Selama kurang lebih tiga jam, para siswa menyisir area pantai sepanjang 400 meter. Sampah yang berhasil dikumpulkan meliputi plastik bekas makanan, botol minuman, sedotan, serta sampah organik lainnya. Total sampah yang terkumpul mencapai 23 kantong plastik ukuran besar, kemudian diserahkan kepada petugas kebersihan desa untuk dibuang ke tempat pembuangan akhir (TPA).
Kepala SMPN 2 Ra’as, RB. Roeska Pandji Adinda, S.Pd, mengapresiasi antusiasme para siswa dalam kegiatan tersebut. Menurutnya, aksi sosial ini menjadi bagian dari Projek Penguatan Profil Pelajar Pancasila (P5).
“Anak-anak belajar gotong royong, peduli lingkungan, dan mencintai daerahnya sendiri,” tuturnya.
Kegiatan ditutup dengan doa bersama serta sesi foto bersama seluruh peserta di ikon wisata Pantai Pasir Panjang.
Sementara itu, Ketua LSM Lembaga Keadilan Hukum Jawa Timur, Sanhaji, turut menyampaikan apresiasi setinggi-tingginya kepada keluarga besar SMPN 2 Ra’as atas kepedulian mereka terhadap kebersihan lingkungan Ra’as, khususnya Pantai Pasir Panjang yang menjadi salah satu destinasi wisata favorit masyarakat.

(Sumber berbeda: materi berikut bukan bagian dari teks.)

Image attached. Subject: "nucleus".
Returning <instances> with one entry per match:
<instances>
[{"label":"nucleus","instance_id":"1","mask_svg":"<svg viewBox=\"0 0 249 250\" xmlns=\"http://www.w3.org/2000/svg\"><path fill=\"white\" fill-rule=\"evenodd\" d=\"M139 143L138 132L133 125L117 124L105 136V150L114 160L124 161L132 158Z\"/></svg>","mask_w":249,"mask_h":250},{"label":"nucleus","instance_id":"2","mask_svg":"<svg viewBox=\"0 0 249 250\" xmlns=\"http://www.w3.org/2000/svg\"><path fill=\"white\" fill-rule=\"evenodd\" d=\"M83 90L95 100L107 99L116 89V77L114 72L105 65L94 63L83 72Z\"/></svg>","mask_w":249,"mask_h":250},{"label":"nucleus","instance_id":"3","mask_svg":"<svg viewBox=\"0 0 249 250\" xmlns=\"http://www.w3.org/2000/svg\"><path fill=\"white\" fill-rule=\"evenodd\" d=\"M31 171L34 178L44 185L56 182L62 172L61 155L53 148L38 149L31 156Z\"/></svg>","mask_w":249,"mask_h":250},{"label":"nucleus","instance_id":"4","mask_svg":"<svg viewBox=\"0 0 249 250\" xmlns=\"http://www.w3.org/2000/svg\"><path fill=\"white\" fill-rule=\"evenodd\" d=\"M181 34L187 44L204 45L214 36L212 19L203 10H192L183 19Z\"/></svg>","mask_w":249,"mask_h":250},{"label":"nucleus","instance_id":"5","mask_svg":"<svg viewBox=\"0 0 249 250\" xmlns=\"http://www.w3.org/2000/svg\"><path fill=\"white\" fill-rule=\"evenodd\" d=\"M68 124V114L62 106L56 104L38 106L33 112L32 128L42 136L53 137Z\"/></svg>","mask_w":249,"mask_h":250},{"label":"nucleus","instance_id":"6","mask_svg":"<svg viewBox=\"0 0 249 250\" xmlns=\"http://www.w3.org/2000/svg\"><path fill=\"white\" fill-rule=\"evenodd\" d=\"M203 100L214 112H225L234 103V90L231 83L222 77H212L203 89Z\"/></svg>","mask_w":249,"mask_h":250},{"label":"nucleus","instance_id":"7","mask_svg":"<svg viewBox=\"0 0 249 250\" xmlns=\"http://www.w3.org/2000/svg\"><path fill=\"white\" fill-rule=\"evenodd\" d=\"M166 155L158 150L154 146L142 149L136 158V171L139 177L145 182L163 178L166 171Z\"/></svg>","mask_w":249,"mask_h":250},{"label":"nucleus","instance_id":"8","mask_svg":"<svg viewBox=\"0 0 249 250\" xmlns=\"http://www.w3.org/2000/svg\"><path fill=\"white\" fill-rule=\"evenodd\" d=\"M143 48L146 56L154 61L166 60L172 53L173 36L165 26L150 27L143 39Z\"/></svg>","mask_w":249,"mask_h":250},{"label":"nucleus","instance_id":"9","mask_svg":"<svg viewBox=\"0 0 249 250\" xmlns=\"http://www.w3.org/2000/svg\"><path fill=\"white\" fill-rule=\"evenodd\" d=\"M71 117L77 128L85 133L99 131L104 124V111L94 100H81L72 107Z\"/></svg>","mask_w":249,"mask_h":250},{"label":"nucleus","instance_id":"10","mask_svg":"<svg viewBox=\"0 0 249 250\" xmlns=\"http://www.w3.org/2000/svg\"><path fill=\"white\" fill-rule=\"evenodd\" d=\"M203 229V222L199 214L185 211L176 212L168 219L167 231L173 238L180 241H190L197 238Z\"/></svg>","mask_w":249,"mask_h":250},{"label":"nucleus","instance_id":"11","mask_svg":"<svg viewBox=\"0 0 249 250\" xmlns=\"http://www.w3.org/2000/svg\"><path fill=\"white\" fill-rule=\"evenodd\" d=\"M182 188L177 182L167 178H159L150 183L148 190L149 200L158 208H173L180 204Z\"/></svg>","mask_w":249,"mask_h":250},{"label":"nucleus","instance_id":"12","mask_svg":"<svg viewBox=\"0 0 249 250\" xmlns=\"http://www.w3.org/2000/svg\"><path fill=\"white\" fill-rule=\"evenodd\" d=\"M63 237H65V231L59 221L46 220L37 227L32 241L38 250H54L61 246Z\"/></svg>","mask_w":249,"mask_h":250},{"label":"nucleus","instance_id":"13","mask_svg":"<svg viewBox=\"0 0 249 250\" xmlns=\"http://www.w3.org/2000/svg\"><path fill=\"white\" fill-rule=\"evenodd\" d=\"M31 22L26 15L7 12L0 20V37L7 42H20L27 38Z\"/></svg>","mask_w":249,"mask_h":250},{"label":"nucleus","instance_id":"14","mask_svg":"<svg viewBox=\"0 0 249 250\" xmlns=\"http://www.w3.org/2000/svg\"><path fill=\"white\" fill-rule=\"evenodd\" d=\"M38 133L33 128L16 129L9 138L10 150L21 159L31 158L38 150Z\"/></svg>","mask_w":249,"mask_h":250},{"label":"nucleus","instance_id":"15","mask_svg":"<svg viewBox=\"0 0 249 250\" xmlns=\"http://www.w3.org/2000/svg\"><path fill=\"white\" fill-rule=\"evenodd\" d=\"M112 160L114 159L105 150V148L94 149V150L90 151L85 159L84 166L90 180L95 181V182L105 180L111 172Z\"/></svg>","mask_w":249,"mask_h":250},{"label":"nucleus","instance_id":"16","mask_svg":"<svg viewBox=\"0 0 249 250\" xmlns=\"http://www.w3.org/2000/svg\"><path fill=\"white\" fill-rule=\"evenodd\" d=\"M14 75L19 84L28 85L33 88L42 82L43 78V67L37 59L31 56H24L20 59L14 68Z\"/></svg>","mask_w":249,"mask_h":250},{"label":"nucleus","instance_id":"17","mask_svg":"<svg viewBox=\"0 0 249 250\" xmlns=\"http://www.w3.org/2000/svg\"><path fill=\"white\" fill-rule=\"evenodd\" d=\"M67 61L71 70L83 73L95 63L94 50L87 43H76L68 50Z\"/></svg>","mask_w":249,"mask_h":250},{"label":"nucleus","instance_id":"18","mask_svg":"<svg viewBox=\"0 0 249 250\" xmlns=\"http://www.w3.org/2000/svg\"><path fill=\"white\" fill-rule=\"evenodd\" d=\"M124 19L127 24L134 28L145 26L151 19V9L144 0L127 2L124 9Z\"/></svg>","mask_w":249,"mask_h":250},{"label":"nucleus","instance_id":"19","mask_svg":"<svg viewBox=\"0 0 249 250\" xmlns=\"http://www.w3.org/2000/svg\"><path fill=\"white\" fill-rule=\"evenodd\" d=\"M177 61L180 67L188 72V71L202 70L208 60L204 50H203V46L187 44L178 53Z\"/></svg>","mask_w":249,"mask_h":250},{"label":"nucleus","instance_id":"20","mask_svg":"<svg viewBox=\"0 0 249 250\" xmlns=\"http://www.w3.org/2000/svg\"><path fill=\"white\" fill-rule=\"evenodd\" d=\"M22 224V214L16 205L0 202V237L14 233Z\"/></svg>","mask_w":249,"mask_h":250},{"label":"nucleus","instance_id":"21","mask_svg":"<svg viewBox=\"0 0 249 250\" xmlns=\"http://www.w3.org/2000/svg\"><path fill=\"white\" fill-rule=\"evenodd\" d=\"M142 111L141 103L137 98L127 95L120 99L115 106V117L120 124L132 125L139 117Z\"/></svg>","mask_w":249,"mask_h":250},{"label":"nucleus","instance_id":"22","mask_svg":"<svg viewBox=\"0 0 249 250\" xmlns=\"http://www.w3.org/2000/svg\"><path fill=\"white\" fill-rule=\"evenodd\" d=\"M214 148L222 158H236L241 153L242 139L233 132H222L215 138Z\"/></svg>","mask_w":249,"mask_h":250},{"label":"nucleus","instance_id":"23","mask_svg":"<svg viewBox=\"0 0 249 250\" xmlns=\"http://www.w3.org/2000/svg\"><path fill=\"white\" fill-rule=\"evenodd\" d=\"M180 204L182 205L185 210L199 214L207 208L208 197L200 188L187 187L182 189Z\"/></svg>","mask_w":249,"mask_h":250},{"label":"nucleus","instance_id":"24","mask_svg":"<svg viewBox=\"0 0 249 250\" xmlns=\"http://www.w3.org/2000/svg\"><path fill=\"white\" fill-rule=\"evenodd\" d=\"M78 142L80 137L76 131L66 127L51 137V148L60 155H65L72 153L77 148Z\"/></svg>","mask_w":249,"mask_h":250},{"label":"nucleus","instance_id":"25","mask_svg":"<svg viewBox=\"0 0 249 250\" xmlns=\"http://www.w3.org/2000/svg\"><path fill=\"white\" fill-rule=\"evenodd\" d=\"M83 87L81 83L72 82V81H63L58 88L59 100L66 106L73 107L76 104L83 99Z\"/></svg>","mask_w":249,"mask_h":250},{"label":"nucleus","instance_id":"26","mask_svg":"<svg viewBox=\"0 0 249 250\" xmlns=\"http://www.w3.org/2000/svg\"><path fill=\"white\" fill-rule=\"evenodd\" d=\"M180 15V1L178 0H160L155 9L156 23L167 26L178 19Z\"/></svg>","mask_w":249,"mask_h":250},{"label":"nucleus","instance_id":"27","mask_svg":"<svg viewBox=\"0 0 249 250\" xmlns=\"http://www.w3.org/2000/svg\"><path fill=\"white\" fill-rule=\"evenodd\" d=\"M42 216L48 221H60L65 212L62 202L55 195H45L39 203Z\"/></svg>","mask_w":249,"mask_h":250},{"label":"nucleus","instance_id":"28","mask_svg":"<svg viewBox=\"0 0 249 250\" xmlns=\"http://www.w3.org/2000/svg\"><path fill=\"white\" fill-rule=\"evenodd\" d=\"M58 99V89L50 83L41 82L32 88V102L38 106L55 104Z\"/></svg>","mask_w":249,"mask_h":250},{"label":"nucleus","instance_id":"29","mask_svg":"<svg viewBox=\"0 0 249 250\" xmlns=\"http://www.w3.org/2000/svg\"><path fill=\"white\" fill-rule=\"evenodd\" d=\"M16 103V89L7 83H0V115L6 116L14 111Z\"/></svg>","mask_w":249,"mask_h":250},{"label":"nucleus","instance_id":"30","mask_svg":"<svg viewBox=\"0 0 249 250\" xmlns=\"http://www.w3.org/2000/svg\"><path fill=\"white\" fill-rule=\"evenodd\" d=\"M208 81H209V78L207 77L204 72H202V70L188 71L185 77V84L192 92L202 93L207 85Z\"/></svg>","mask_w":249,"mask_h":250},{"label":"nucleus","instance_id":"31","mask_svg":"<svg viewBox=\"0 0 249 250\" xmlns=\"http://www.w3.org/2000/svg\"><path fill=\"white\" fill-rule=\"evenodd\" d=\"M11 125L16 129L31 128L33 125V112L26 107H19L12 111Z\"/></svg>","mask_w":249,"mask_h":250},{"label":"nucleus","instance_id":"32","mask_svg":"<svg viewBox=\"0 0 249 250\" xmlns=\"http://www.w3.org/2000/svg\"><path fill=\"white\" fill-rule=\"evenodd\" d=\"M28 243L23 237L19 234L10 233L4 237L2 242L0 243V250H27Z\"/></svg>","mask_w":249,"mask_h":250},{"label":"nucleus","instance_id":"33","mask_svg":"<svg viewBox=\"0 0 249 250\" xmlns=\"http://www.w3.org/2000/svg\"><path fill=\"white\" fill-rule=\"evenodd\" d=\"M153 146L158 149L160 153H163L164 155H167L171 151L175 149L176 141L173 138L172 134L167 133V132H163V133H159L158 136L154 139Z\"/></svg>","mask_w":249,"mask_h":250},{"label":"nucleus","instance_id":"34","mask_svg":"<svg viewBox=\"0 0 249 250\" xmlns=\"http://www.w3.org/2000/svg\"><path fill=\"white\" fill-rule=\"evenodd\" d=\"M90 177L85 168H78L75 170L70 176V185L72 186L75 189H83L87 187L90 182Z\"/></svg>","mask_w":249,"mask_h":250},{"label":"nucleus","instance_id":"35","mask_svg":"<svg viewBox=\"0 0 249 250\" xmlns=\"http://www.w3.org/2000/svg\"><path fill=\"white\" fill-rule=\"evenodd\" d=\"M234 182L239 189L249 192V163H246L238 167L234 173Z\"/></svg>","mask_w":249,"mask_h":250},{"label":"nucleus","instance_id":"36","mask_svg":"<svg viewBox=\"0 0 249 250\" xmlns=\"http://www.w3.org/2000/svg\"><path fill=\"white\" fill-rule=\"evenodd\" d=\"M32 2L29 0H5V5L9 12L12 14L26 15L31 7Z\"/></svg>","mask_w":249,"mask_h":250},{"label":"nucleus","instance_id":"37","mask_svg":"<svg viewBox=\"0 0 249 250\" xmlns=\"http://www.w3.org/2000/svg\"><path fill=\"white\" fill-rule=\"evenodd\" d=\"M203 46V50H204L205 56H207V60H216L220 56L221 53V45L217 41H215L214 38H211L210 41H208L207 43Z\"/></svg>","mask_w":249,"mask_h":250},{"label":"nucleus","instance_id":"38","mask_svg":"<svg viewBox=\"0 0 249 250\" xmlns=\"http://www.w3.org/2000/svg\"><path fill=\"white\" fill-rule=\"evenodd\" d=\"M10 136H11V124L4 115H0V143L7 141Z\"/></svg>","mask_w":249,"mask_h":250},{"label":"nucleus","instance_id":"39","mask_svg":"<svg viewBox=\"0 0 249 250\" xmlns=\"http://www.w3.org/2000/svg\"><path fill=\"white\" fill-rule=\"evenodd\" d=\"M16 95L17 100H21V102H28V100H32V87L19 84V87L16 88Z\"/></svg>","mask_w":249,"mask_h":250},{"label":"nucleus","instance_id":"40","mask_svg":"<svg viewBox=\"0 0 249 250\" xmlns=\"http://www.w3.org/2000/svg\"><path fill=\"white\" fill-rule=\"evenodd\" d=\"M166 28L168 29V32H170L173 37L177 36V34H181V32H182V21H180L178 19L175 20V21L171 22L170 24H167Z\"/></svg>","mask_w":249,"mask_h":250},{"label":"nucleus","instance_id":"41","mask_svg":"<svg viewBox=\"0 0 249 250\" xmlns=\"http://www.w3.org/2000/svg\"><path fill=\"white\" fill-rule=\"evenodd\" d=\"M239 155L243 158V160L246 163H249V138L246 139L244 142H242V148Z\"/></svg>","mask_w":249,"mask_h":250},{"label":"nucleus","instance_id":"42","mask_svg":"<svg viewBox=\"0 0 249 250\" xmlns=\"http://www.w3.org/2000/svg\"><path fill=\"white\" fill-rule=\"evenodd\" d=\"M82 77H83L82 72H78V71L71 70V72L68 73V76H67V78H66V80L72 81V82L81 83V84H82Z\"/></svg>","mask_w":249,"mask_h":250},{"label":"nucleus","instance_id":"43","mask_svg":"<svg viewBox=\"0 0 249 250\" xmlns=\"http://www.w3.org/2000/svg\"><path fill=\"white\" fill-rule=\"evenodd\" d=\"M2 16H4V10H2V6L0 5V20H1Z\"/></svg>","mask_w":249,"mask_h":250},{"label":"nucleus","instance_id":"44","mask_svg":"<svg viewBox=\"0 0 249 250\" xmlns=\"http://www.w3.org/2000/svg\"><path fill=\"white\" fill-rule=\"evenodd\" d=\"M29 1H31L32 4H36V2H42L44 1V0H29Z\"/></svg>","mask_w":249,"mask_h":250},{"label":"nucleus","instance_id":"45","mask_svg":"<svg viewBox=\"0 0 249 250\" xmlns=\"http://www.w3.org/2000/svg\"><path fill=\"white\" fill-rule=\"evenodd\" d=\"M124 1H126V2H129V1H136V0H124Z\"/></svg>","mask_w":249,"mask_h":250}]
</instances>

Namun, ia juga mengingatkan para pengunjung agar tidak hanya datang berwisata, tetapi turut menjaga kebersihan area pantai.
“Jangan hanya berkunjung lalu mengotori pantai. Kebersihan adalah tanggung jawab bersama. Apalagi di Pantai Pasir Panjang tidak ada retribusi tiket masuk, sehingga tidak ada petugas khusus kebersihan. Para pengunjung harus sadar diri bahwa kebersihan adalah bagian dari iman,” tegas pria yang akrab disapa Aji itu.